By Zack Colman - 10/22/12 09:50 PM EDT
The Energy Department (DOE) failed to comply with a White House directive to reduce the travel costs incurred by its contractors, which reached $300 million over a six-year period, according to a recent report by the department's inspector general.
“Despite the sizable expenditure of Federal funds, the Department had not made a concerted effort to reduce contractor international travel costs,” DOE Inspector General Gregory Friedman wrote in the report issued last week.
President Obama told federal agencies to shed travel expenses in a November 2011 executive order.
In that order, the White House Office of Management and Budget (OMB) called for a 30 percent reduction in foreign travel spending for each agency. The report said DOE improperly interpreted the OMB requirement to cover only federal employees, and not contractors.
In response to the audit, DOE agreed to extend the 30 percent reduction to contractors, which the audit suggested saves DOE $15 million annually.
DOE did cut travel to $62 million this year, down from $69 million, the department said in comments included in the report.
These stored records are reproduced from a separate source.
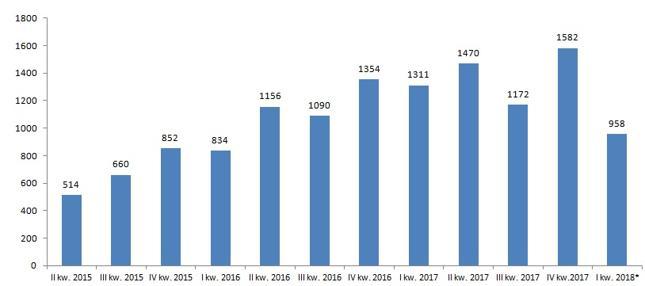 Liczba ogłoszonych upadłości konsumenckich w kolejnych kwartałach od 2015 r. (* - pierwsze dwa miesiące kwartału)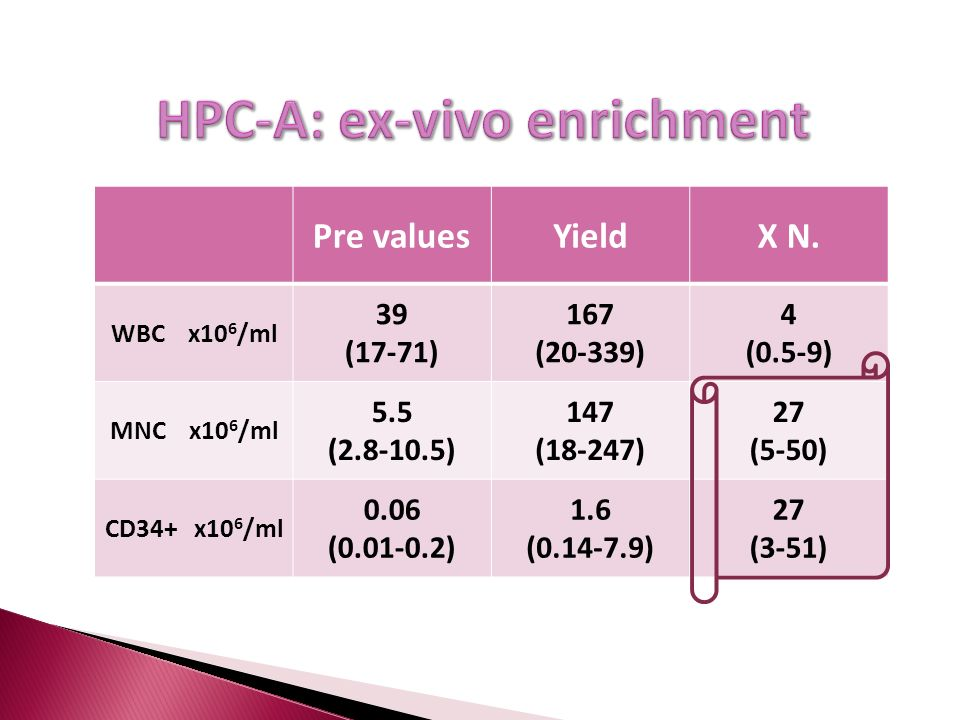 HPC-A: ex-vivo enrichment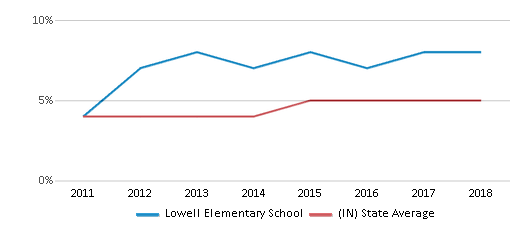 This chart display the percentage of students of two or more races in Lowell Elementary School and the percentage of public school students of two or more races in Indiana by year, with the latest 2017-18 school year data.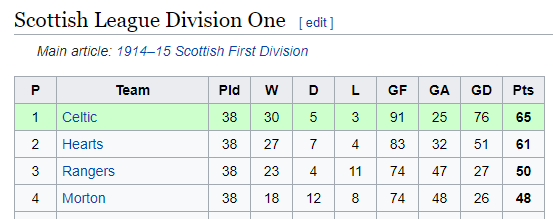 Scottish League Division 1 1914 15
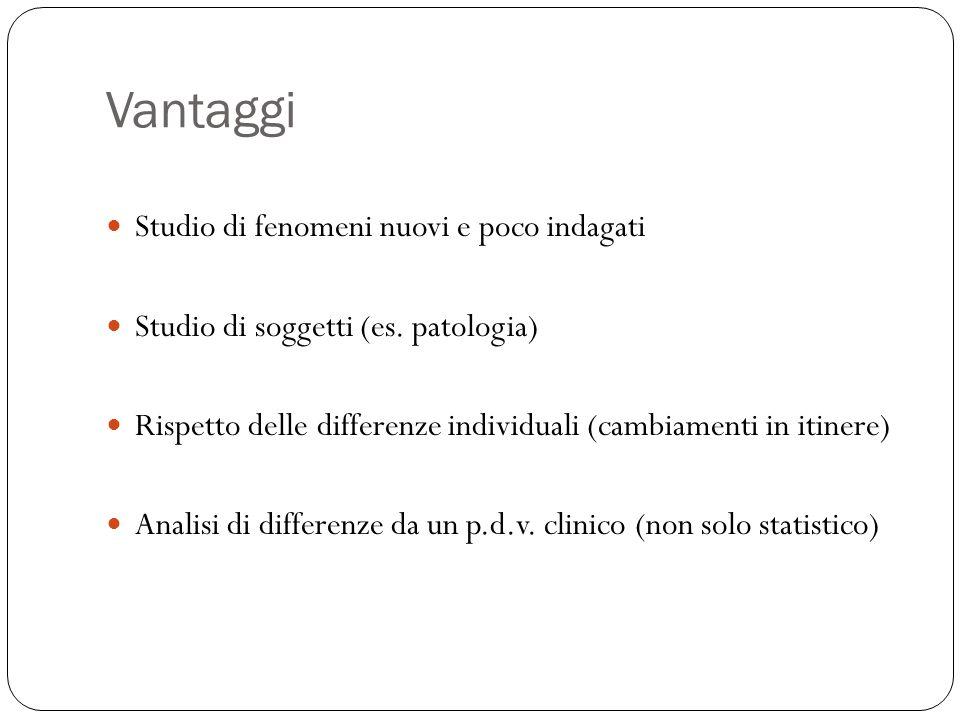 Vantaggi Studio di fenomeni nuovi e poco indagati Studio di soggetti (es. patologia) Rispetto delle differenze individuali (cambiamenti in itinere) An
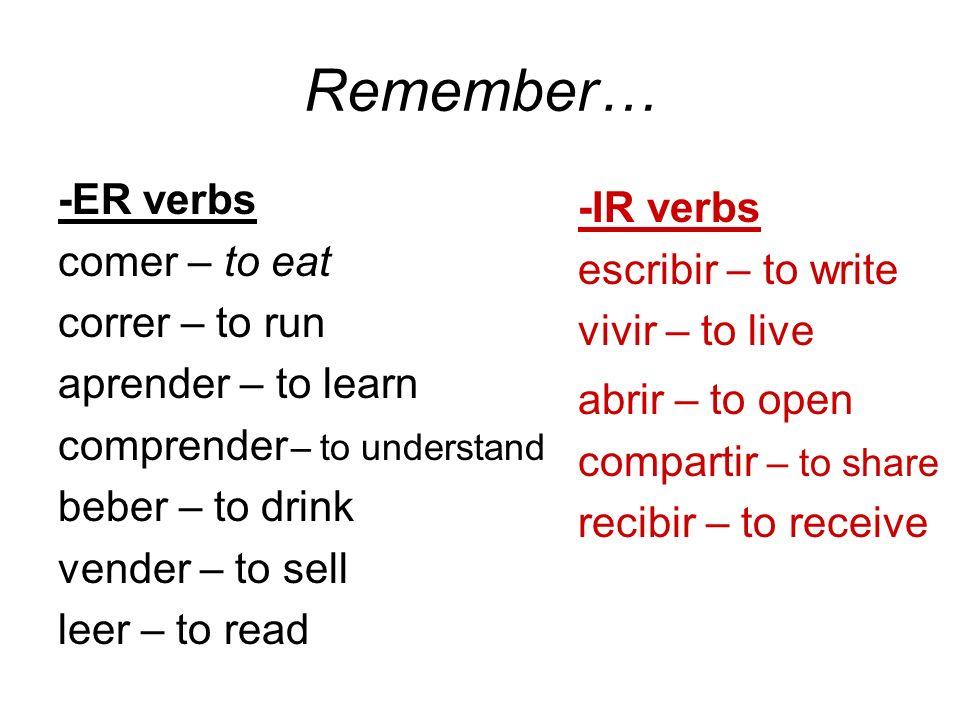 Remember… -ER verbs comer – to eat correr – to run -IR verbs escribir – to write vivir – to live aprender – to learn comprender – to understand beber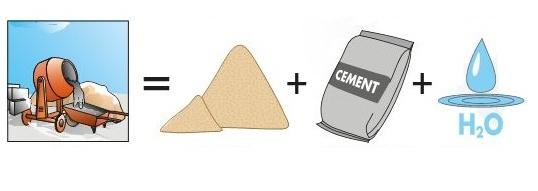 Классификация бетонов по типу вяжущего вещества
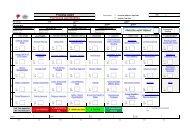 Layered Process Audits (LPA) - Chrysler
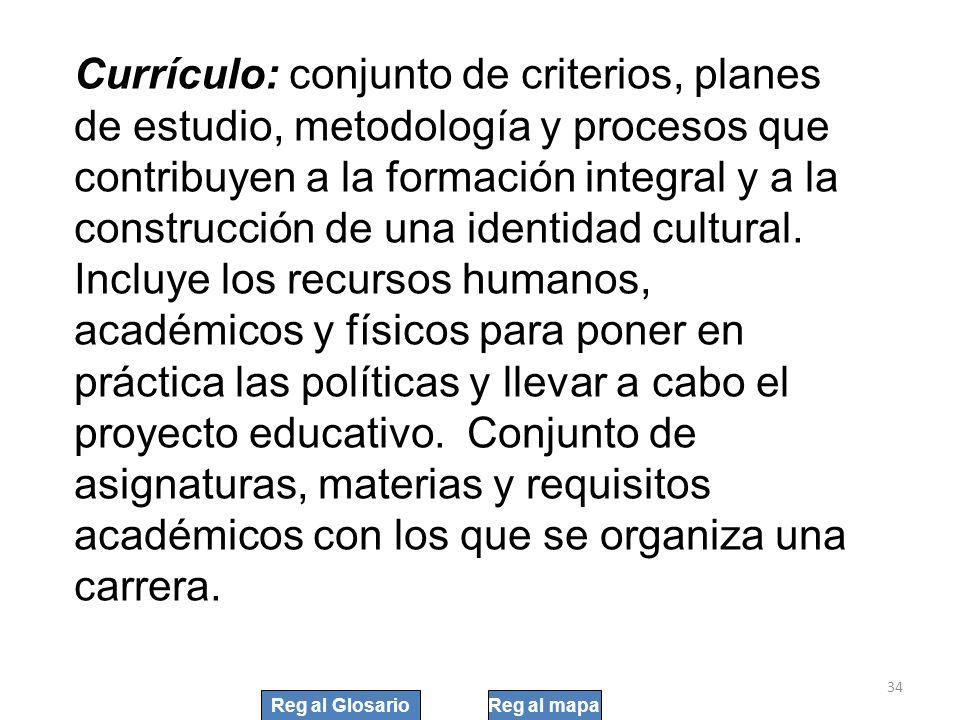 Currículo: conjunto de criterios, planes de estudio, metodología y procesos que contribuyen a la formación integral y a la construcción de una identidad cultural. Incluye los recursos humanos, académicos y físicos para poner en práctica las políticas y llevar a cabo el proyecto educativo. Conjunto de asignaturas, materias y requisitos académicos con los que se organiza una carrera.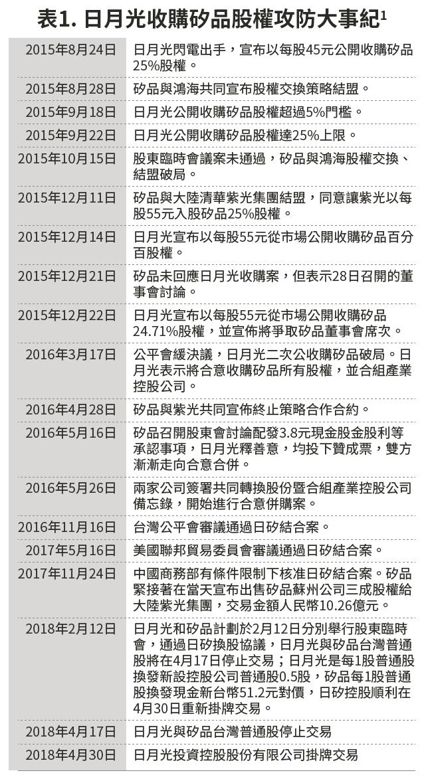 20180213-SMG0034-E03a-表1. 日月光收購矽品股權攻防大事紀1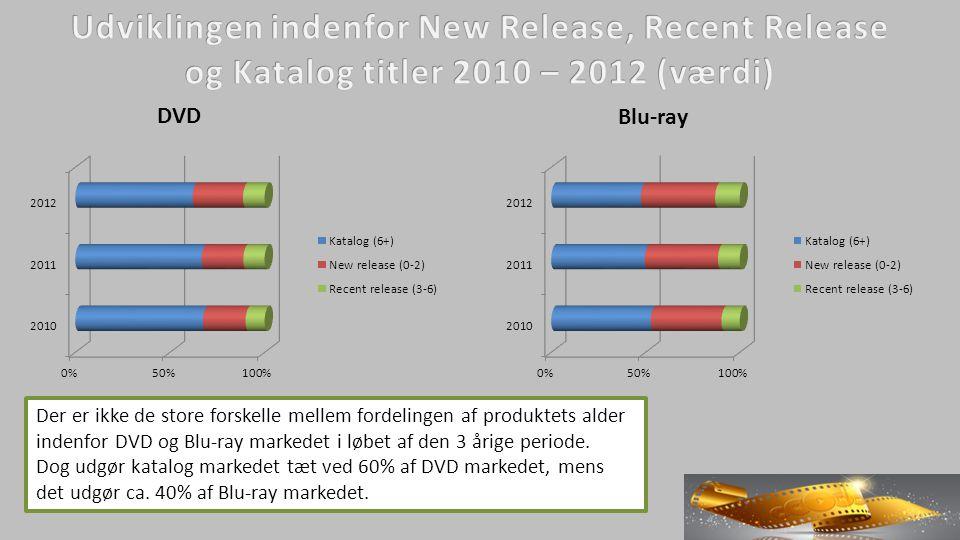 Der er ikke de store forskelle mellem fordelingen af produktets alder indenfor DVD og Blu-ray markedet i løbet af den 3 årige periode.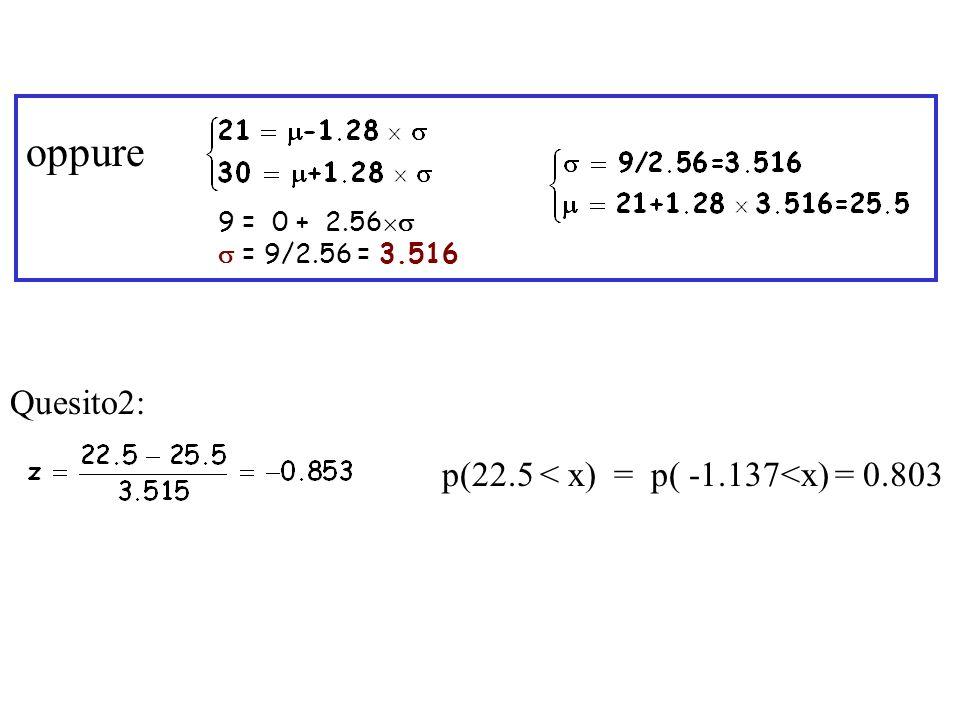 oppure 9 = 0 + 2.56 = 9/2.56 = 3.516 Quesito2: p(22.5 < x) = p( -1.137<x) = 0.803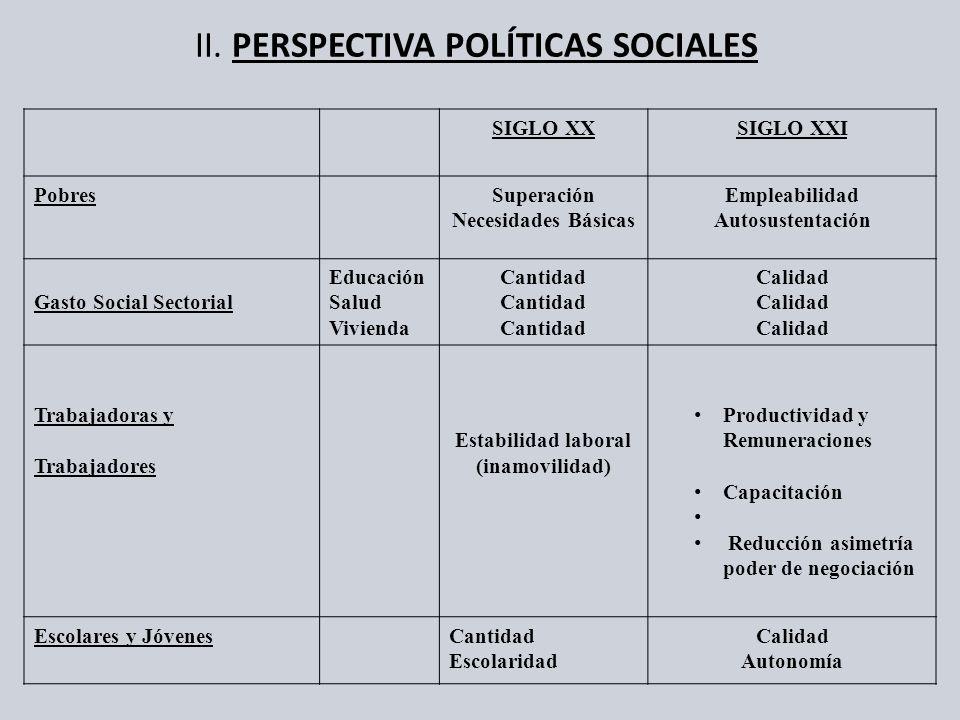 II. PERSPECTIVA POLÍTICAS SOCIALES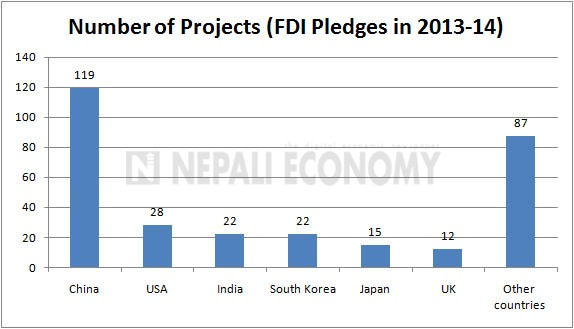 Foreign Direct Invest pledge slows down, China overtakes India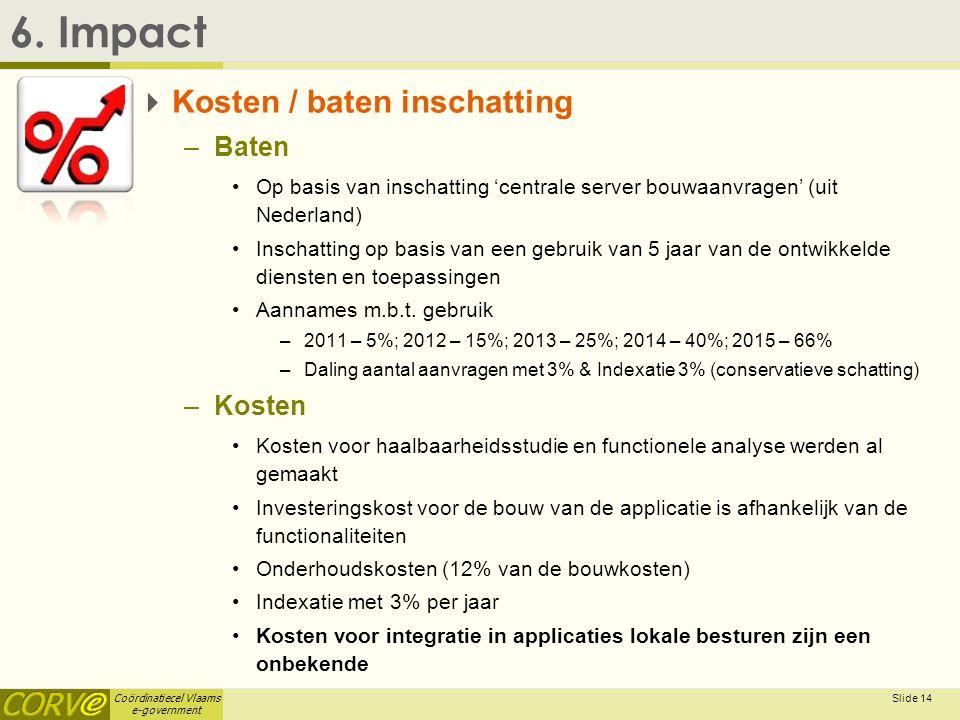 6. Impact Kosten / baten inschatting Baten Kosten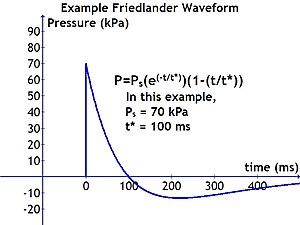 Blast wave - Wikipedia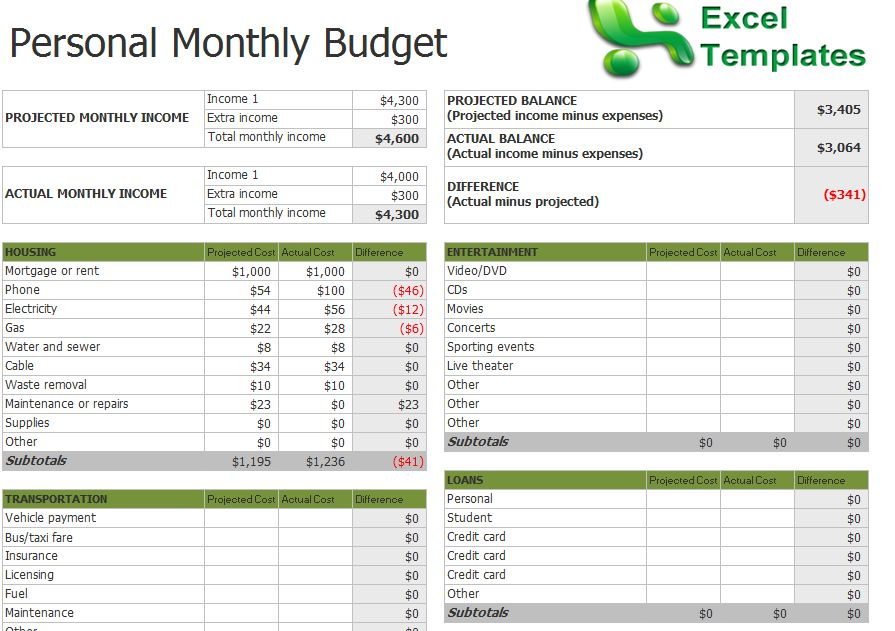 Budget Templates For Excel monthly planning monthly business – Budget Summary Template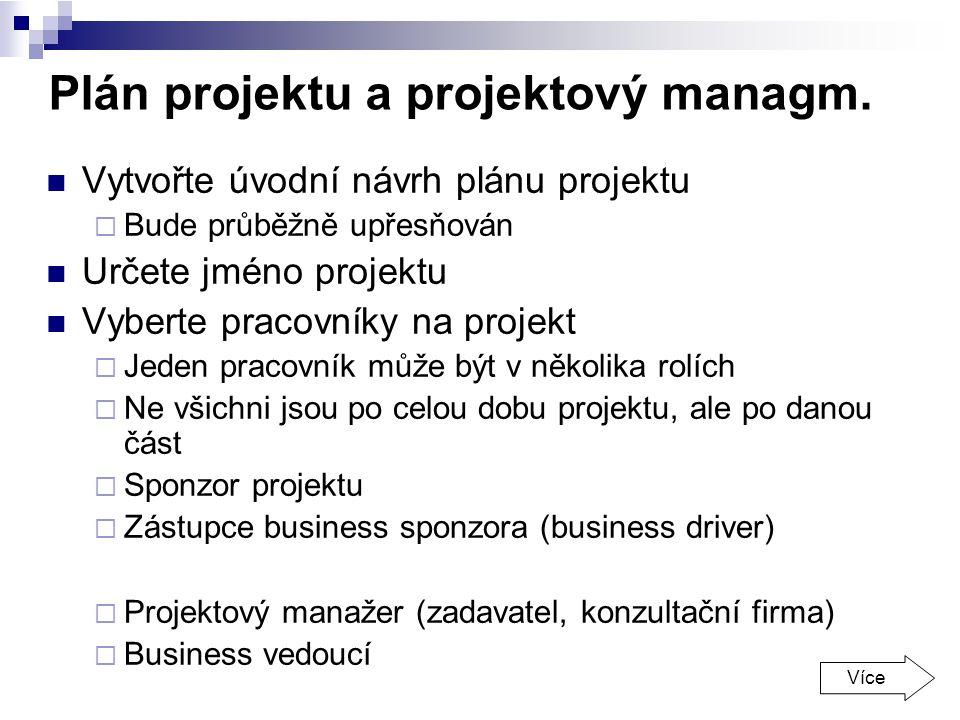 Plán projektu a projektový managm. Vytvořte úvodní návrh plánu projektu  Bude průběžně upřesňován Určete jméno projektu Vyberte pracovníky na projekt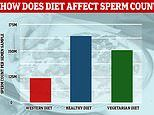 Bad diets to blame for plummeting sperm counts: Men who eat junk food have 25% fewer swimmers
Still, the department needed to keep a robust travel budget to maintain national security initiatives, Ingrid Kolb, DOE's director for the Office of Management, said in comments attached to the report.
Kolb noted DOE has strengthened its role in international nuclear security under Obama, which has put an emphasis on travel.
She also said DOE spent about $4.5 million on contractor travel in 2011 to assist Japan in response to the Fukushima Daiichi reactor meltdown.
Kolb said DOE has improved collaboration with other nations, bought less expensive non-refundable plane tickets and limited conference attendance to cut costs.
But she noted that “the location of these facilities around the globe necessitates frequent international travel by our scientists.”
Congress has also pushed agencies to slash travel spending in response to the General Services Administration spending $823,000 on a 2010 Las Vegas conference.
That scandal ignited criticism from both sides of the aisle, helping usher the Government Spending Accountability Act (H.R. 4631) through the House with only one dissenting vote.
That bill would prevent spending more than $500,000 on a conference without congressional approval. It would also require federal agencies to report travel expenses to Congress each quarter, and cap travel spending at 70 percent of agencies’ 2010 travel budgets.
The bill is currently in the Senate Committee on Homeland Security and Governmental Affairs.